Когда мы покинули город и вышли в поля, мрачный дух развеялся, и все снова повеселели. Солдаты пели и перешучивались. Впереди был длинный переход. Два дня скачки в клубах пыли. Каждый час мы останавливались на несколько минут, а вечером разбивали лагерь у деревни, неподалёку от ручья или речушки. О нас хорошо заботились, время от времени вылезали из седла и шли рядом – давали нам отдохнуть. Когда мы останавливались у ручья, нам приносили в вёдрах прозрачную, холодную воду, которая освежала и радовала. Я заметил, что Топторн всегда опускает морду в ведро с водой и, прежде чем начать пить, трясёт головой, осыпая меня сверкающими брызгами.

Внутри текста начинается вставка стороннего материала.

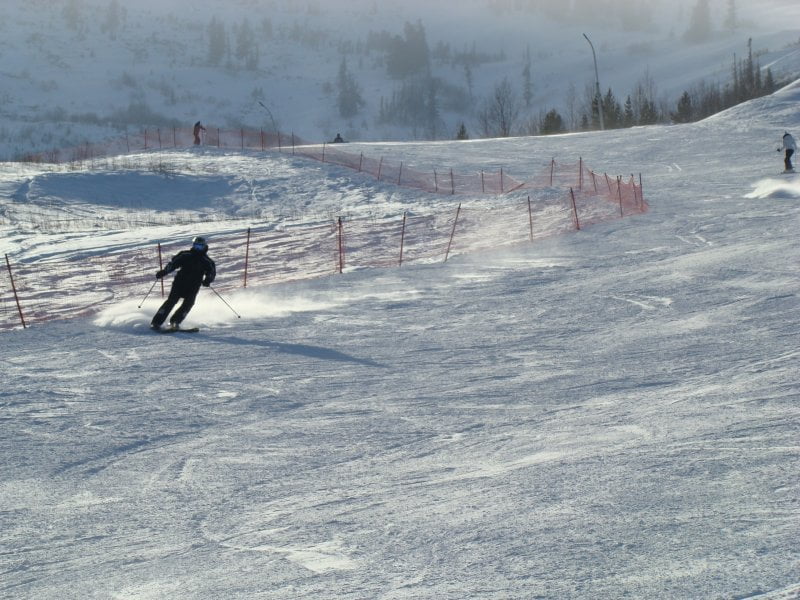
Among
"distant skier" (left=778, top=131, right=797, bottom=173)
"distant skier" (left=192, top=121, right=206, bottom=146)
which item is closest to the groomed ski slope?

Ещё на учениях в Англии мы привыкли спать под открытым небом. Но теперь по вечерам спускались осенние туманы, стало холоднее, и мы начинали мёрзнуть. На завтрак и на ужин нам в торбы щедро насыпали овса, и мы с удовольствием его жевали при любой возможности. Как и солдаты, кони учились жить в походных условиях.

С каждым часом пути мы приближались к далёкому грохоту пушек. И по ночам у самого горизонта тут и там сверкали оранжевые сполохи. Во время учений я слышал звук винтовки – он меня ничуть не пугал, но пушечная канонада вселяла ужас. Мне снились кошмары, я то и дело вздрагивал, просыпался, и только присутствие Топторна, его мужество помогали мне успокоиться. Привыкать к войне было трудно, и я не думаю, что справился бы со всеми трудностями, если бы не Топторн. Пушечная канонада, чудовищный рёв и грохот становились громче с каждым днём. Они лишали меня присутствия духа, высасывали из меня силы.

Мы с Топторном шли бок о бок, потому что капитан Николс и капитан Стюарт тоже были неразлучны. И эти двое были не похожи на других бравых вояк. Чем больше я узнавал капитана Николса, тем больше он мне нравился. Он держался в седле так же, как Альберт, крепко сжимая мои бока коленями и приспустив поводья, так что, несмотря на немалый вес, везти его было легко. И после долгого перехода он непременно беседовал со мной, хвалил меня и подбадривал. Это было таким облегчением после несгибаемого, жёсткого капрала Перкинса. Время от времени я его видел издалека и от души жалел его коня.